● **OBJECTIFS**
1 – Répondez à ces questions d'après le texte sur le festival de Saint-Jean de Luz :
(a) Qui anime une master class pendant le festival ?
(b) Qui préside la 9e édition ?
(c) Quel acteur sauve le film d'ouverture par son talent ?
2 – Recopiez le texte sur le festival de Saint-Jean de Luz depuis « Une belle programmation » jusqu'à « Jean Paul Gaultier. » inclus.

● **TEXTE SOURCE**
Une belle programmation à l’affiche du nouveau Festival de Saint-Jean de Luz, avec notamment l’excellent Harka. Et une master class de Jean Paul Gaultier.
C’est un des meilleurs festivals du circuit avec une programmation pointue signée du délicieux Patrick Fabre, des vedettes qui se déplacent, un public d’aficionados, le tout dans le décor de rêve des Pyrénées-Atlantiques. Pour cette 9e édition, présidée par la délicieuse Géraldine Pailhas, la recette ne change pas avec une programmation riche en avant-premières et une belle sélection de films en compétition. Si le film d’ouverture était le très inégal Une comédie romantique, sauvé par le talent insolent d’Alex Lutz qui joue dans le premier long-métrage d’un de ses collaborateurs, on attend beaucoup d’Amore Mio, premier long-métrage du comédien Guillaume Gouix, Ailleurs si j’y suis avec Jérémie Renier, Butterfly Visions, Les Engagés avec Benjamin Lavernhe, L’Astronaute de et avec Nicolas Giraud ou encore Les Pires, de Lise Akoka et Romane Gueret.

● **DONNÉES FOURNIES**
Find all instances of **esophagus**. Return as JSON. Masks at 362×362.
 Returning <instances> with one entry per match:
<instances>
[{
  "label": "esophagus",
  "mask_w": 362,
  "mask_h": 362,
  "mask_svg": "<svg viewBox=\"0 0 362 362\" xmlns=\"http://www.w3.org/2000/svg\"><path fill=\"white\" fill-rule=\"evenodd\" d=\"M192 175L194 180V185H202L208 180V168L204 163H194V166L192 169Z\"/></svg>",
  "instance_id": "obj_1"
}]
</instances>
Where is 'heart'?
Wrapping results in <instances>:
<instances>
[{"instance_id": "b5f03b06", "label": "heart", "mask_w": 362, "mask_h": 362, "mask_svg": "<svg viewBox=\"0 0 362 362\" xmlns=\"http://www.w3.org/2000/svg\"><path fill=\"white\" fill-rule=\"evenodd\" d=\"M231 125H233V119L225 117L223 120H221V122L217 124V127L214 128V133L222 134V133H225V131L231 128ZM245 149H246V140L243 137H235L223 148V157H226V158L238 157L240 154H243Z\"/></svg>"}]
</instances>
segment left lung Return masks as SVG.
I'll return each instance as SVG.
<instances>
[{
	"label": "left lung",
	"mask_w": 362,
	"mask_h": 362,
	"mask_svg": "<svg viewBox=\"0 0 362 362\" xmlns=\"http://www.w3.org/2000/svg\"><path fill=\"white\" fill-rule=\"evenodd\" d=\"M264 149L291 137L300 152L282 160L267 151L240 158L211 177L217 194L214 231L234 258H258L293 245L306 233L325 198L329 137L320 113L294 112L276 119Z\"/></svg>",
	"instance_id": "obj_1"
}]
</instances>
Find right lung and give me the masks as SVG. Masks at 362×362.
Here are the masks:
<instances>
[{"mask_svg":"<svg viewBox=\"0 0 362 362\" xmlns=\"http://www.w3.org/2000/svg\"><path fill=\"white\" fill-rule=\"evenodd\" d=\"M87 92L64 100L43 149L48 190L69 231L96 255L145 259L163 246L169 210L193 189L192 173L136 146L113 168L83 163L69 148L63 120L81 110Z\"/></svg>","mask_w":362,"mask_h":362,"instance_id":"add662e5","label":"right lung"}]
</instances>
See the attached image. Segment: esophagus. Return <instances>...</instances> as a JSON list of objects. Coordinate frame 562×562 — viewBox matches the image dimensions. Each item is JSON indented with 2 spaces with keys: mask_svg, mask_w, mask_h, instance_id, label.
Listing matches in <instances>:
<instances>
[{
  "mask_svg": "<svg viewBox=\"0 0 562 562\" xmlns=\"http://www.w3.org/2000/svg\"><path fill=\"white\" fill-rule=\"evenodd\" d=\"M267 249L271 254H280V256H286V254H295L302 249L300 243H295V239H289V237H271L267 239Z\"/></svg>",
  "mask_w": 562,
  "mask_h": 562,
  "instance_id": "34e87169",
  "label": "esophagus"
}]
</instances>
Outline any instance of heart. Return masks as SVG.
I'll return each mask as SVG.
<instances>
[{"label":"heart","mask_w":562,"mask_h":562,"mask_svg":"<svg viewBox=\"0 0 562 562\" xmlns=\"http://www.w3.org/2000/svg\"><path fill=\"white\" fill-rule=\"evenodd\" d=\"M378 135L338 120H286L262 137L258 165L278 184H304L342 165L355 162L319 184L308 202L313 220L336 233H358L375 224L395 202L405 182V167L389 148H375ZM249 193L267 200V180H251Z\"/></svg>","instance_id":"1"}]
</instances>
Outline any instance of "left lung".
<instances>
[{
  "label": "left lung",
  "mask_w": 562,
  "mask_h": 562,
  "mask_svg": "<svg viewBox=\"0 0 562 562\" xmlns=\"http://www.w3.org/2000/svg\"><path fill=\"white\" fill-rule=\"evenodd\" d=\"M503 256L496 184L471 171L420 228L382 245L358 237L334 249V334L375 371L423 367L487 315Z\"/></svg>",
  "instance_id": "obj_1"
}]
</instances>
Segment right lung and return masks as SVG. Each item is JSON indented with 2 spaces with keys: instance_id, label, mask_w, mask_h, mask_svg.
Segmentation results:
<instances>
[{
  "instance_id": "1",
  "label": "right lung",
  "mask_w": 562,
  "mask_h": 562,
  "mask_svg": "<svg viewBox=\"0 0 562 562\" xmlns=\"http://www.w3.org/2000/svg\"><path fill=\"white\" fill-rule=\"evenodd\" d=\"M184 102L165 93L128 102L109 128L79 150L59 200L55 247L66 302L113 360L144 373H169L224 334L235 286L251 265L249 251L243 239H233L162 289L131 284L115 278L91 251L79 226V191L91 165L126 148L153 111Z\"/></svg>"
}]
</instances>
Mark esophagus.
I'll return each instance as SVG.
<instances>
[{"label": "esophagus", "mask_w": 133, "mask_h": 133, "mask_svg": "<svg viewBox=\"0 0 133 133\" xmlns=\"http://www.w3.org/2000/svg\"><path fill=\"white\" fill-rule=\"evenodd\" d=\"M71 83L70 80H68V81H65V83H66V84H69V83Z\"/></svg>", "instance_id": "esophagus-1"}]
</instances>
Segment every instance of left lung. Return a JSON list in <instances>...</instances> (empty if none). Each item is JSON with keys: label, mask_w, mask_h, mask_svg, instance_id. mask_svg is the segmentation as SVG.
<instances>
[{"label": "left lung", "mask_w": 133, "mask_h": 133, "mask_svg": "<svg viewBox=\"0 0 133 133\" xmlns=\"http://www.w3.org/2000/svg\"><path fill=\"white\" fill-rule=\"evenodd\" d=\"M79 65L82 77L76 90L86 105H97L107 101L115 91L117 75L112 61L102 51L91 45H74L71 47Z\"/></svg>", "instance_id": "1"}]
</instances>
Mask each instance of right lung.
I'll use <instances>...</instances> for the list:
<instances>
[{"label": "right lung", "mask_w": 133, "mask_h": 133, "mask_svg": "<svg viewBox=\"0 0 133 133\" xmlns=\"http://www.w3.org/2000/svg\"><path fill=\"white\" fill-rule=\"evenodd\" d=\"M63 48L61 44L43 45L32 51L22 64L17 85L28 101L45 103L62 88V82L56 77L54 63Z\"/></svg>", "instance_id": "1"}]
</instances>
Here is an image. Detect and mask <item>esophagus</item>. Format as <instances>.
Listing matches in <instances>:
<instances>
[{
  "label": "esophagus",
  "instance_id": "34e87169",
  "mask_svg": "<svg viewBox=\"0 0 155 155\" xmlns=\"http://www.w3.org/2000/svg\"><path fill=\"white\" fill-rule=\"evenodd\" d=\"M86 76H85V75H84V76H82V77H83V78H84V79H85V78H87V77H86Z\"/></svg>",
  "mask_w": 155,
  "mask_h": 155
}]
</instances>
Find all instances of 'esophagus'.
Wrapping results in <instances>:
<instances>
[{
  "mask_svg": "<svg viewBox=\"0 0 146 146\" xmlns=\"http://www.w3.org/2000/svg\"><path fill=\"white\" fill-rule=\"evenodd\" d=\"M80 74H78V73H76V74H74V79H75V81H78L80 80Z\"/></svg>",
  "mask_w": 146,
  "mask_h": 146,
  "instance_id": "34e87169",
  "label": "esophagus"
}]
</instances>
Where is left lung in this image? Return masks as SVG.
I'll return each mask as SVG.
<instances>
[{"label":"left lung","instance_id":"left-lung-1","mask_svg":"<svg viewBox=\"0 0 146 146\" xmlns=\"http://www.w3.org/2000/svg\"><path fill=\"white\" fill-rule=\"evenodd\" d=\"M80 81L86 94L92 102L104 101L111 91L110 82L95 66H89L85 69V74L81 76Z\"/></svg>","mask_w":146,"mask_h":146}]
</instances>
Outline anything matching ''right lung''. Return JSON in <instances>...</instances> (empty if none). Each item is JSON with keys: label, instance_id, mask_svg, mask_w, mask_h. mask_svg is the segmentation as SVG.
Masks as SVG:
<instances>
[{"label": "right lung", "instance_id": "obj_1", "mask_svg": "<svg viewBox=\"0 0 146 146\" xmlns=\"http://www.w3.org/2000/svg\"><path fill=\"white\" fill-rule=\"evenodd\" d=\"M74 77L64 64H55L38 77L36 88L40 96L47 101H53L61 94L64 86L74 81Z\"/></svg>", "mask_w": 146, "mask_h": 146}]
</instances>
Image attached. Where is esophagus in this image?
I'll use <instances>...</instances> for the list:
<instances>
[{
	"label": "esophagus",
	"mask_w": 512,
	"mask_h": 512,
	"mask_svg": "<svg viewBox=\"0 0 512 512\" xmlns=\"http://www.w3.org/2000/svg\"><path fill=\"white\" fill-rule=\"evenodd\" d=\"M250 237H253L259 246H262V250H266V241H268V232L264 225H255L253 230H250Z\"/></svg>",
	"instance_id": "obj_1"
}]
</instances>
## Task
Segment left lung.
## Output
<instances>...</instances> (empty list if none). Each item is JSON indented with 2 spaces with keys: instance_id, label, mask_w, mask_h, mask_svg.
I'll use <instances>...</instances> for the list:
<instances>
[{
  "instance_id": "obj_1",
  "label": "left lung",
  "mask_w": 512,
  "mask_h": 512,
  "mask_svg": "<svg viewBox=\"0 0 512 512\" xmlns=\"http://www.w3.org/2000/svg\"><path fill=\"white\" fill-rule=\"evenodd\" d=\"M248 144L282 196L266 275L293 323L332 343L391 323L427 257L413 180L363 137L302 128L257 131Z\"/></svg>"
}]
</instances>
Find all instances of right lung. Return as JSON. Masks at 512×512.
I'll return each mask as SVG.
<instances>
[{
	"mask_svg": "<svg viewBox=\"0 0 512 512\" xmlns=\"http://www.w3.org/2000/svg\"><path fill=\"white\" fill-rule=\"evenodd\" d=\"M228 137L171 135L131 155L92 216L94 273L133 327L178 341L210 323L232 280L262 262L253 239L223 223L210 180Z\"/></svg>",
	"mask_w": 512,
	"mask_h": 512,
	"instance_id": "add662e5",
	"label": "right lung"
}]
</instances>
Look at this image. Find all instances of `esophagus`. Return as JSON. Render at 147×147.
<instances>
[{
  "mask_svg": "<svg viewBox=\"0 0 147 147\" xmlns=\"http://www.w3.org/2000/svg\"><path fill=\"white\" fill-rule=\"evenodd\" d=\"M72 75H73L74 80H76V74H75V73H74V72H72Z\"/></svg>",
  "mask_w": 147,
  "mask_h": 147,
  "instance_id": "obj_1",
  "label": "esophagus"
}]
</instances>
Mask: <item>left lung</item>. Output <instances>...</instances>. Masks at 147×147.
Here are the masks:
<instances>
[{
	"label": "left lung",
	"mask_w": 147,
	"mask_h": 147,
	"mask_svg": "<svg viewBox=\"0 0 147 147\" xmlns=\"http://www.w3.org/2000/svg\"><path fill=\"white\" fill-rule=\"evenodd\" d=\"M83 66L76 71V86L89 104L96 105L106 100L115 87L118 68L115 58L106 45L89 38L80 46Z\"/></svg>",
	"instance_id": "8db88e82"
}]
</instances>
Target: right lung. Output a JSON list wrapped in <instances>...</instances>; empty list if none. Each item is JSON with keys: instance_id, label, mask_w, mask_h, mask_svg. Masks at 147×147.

● **CORRIGÉS**
1 –
(a) Jean Paul Gaultier
(b) Géraldine Pailhas
(c) Alex Lutz

2 –
Une belle programmation à l’affiche du nouveau Festival de Saint-Jean de Luz, avec notamment l’excellent Harka. Et une master class de Jean Paul Gaultier.